Requiring condoms for all work would be overkill, argued Kat Sunlove, executive director of the Free Speech Coalition, a trade association for the adult entertainment industry.
“Do we really want condom police?” she asked. “They are overreacting to a very sad situation.”
About 200 movie producers, most of them located in the San Fernando Valley, produce thousands of adult movies a year for an industry valued at $4 billion to $13 billion. Many involve unprotected sex because, insiders say, on-screen condom use spoils the fantasy for viewers and results in lower sales.
The industry argues that it does a good job of self-regulation. Performers must come up clean on a monthly blood test to work. More than a dozen would-be actors have been rejected by major companies because they failed tests. The last HIV scare, in 1999, involved a single actor.

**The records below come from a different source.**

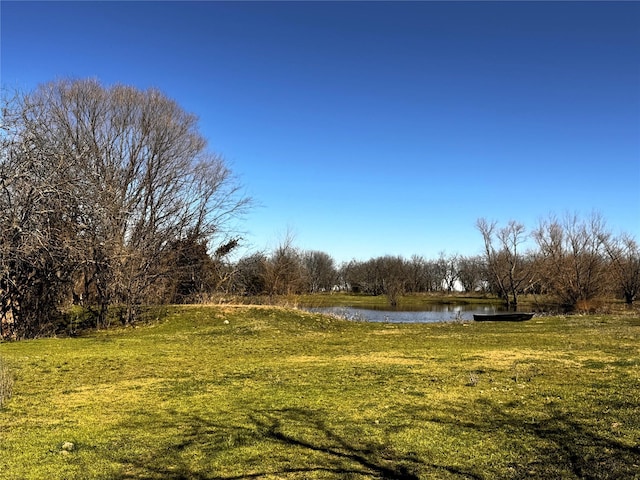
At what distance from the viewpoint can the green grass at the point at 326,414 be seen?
4.18m

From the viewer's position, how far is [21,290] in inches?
609

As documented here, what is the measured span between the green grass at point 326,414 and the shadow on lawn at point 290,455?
19mm

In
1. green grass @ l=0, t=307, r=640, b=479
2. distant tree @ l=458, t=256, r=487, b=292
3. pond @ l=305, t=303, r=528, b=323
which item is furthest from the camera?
distant tree @ l=458, t=256, r=487, b=292

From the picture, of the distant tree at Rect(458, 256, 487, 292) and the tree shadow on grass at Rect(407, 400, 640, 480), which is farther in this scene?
the distant tree at Rect(458, 256, 487, 292)

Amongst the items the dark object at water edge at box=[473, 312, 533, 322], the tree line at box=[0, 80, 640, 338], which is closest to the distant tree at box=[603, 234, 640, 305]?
the tree line at box=[0, 80, 640, 338]

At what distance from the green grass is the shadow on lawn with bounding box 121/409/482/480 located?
0.06 feet

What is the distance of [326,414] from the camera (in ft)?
18.8

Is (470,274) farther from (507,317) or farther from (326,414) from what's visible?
(326,414)

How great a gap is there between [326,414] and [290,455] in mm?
1363

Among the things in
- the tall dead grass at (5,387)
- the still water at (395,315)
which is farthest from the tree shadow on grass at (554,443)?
the still water at (395,315)

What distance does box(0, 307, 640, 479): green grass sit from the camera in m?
4.18

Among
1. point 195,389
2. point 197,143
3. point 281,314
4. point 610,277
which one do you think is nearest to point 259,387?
point 195,389

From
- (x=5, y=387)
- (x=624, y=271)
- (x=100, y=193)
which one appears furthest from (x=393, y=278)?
(x=5, y=387)

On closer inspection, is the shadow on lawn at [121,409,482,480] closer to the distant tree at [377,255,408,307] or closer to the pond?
the pond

Health officials have worked with the industry to promote the self-policing system but in this case it failed, Kerndt said.
Darren James slept with 13 actresses before his latest blood test showed he was HIV-positive. One actress, Lara Roxx, also has tested HIV positive. More than 60 performers who had contact with them have been barred by the industry from working until their next blood tests are completed, and at least 30 production companies have halted production indefinitely.
James apparently contracted the disease last March while making a movie in Brazil, said Sharon Mitchell, executive director of the nonprofit Adult Industry Medical Healthcare Foundation.
James could not be reached for comment. The industry news magazine AVN reported that he was “laying low” in San Diego.
Roxx, 22, told AVN that she is broke and has been staying with friends in Los Angeles. Her test results following her March 24 movie shoot with James “totally freaked me out,” she said.
“It isn’t a safe business, and I thought it was... I thought porn people were the cleanest people in the world,” she said.
Some observers said regulation might turn the once-forbidden industry back into the shadows or even out of state.
“Probably the reality is they would go underground, which just raises the risk” of disease, said Jack Kyser, chief economist for the Los Angeles Economic Development Corp.